One comes away from reading Wentworth’s personal apologia with sadness and with the sense that he might have come through Harvard with faith intact if only someone had bothered to open him up to, among other things, the reality of multiple levels of causality. Surely it is not that difficult to grasp that a biological or chemical explanation for a given phenomenon does not rule out social or psychological motives. The fact that feelings of romantic love can be analyzed in terms of electrical impulses in the brain can hardly diminish the reality of romantic love. To recognize the role medical assistance plays in curing an illness is hardly to deny the hand of God and the efficacy of his people’s prayers in the patient’s recovery.

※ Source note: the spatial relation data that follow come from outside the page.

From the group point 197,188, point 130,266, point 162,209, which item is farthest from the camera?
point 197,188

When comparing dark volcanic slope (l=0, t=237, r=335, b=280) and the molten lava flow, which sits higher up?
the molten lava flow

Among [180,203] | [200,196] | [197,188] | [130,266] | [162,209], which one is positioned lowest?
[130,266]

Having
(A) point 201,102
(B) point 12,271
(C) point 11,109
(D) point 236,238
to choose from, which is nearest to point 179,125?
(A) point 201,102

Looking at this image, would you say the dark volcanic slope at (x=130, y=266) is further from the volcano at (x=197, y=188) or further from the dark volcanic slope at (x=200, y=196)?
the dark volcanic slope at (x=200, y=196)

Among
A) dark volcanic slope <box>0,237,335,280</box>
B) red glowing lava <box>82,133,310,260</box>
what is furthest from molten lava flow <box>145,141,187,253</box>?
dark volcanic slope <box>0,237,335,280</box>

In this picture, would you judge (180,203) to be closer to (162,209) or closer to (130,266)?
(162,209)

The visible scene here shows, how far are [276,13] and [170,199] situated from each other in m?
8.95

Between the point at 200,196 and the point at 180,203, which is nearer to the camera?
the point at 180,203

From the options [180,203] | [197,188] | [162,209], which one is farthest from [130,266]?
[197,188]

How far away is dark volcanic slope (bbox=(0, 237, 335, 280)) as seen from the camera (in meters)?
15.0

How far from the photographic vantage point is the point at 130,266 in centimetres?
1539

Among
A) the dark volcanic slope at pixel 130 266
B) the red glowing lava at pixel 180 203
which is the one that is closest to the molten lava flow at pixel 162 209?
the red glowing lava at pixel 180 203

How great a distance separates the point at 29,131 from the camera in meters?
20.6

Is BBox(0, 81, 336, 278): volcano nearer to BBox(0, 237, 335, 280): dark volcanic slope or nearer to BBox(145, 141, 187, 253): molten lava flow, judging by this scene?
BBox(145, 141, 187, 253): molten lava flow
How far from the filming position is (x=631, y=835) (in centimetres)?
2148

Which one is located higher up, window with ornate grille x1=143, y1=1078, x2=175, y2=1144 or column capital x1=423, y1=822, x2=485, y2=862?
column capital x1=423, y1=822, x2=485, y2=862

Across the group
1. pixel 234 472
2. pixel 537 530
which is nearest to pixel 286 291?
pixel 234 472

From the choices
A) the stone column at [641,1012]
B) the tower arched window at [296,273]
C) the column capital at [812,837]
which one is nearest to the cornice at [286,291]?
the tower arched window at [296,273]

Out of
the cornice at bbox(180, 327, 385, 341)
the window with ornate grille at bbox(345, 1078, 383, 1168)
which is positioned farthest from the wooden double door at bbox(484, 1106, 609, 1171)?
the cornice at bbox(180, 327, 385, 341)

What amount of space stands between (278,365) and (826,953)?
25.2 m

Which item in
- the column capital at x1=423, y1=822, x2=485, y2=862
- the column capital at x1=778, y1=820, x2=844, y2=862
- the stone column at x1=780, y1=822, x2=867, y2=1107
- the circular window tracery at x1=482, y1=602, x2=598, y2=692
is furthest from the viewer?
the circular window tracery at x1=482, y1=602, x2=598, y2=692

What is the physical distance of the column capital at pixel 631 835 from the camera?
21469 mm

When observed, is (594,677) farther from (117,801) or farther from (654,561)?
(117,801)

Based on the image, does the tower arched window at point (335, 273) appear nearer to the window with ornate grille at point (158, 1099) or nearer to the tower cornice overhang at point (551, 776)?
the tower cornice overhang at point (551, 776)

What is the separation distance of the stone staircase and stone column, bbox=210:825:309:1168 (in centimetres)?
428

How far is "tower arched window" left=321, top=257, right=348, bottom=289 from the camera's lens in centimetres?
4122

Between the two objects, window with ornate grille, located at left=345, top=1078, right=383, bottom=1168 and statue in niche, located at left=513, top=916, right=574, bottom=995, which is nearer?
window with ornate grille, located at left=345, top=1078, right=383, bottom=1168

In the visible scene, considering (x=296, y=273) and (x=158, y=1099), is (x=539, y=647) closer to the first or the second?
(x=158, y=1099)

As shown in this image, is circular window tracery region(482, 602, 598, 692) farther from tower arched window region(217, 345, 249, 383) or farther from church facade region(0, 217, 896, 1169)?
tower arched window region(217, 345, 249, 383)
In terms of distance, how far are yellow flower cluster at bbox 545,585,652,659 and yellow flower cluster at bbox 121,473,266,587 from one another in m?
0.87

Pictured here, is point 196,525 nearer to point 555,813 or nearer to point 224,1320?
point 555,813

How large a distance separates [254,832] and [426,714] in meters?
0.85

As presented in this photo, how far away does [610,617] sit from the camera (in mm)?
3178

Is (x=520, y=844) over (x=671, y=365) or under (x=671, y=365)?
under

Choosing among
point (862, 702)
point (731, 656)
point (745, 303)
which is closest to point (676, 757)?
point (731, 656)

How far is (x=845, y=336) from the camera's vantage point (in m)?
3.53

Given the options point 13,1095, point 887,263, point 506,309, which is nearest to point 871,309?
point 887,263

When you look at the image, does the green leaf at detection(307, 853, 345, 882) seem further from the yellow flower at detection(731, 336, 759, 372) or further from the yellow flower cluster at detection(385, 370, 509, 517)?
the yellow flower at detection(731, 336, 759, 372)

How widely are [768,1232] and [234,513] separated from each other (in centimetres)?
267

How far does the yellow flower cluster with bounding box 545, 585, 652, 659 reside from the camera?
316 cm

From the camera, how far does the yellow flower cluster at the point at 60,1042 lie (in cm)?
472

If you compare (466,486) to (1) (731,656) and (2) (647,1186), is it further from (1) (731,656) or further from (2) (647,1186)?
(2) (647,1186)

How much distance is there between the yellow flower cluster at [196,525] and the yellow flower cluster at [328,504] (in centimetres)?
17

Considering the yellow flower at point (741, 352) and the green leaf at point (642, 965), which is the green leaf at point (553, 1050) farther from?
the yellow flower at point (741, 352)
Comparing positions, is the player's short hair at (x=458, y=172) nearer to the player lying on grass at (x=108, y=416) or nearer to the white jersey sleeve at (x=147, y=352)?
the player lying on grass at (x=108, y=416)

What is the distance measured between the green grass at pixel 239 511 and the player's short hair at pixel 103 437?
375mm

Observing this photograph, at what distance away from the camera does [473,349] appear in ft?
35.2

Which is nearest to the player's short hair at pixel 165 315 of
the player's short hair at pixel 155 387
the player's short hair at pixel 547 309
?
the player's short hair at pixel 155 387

What I find especially curious about such stories is precisely this: The narrowing of vision and the discovery of a supposedly single, naturalistic form of causality (e.g., economic productive forces, psychosexual motives, natural selection)  comes disguised as an opening of one’s vistas to the real world. By contrast, those who retain a worldview recognizing the inescapable complexity of the cosmos and who refuse to see it as self-contained are almost always portrayed as cramped and closed-minded.

Yet would it not make more sense to assume that those who, with the psalmist (e.g., in Psalm 104), take joy in the sheer variety of God’s creation and live their lives accordingly are the open-minded ones? Would it not be more accurate to judge that those buying into reductionist explanations of reality have the narrower minds? Yet the peculiarly modern prejudice to the contrary dies hard, and there are still many people willing to take it at face value, particularly in the academy and the popular media.

I find myself wondering what happened to Wentworth. Did he retain his naïve, but unsatisfying faith in a closed universe into middle and old age? Might he have returned to faith in Christ later in life, as has happened to many erstwhile covenant-children-turned-agnostics? Did he perhaps grow disenchanted with the faith he embraced at Harvard? I would love to know.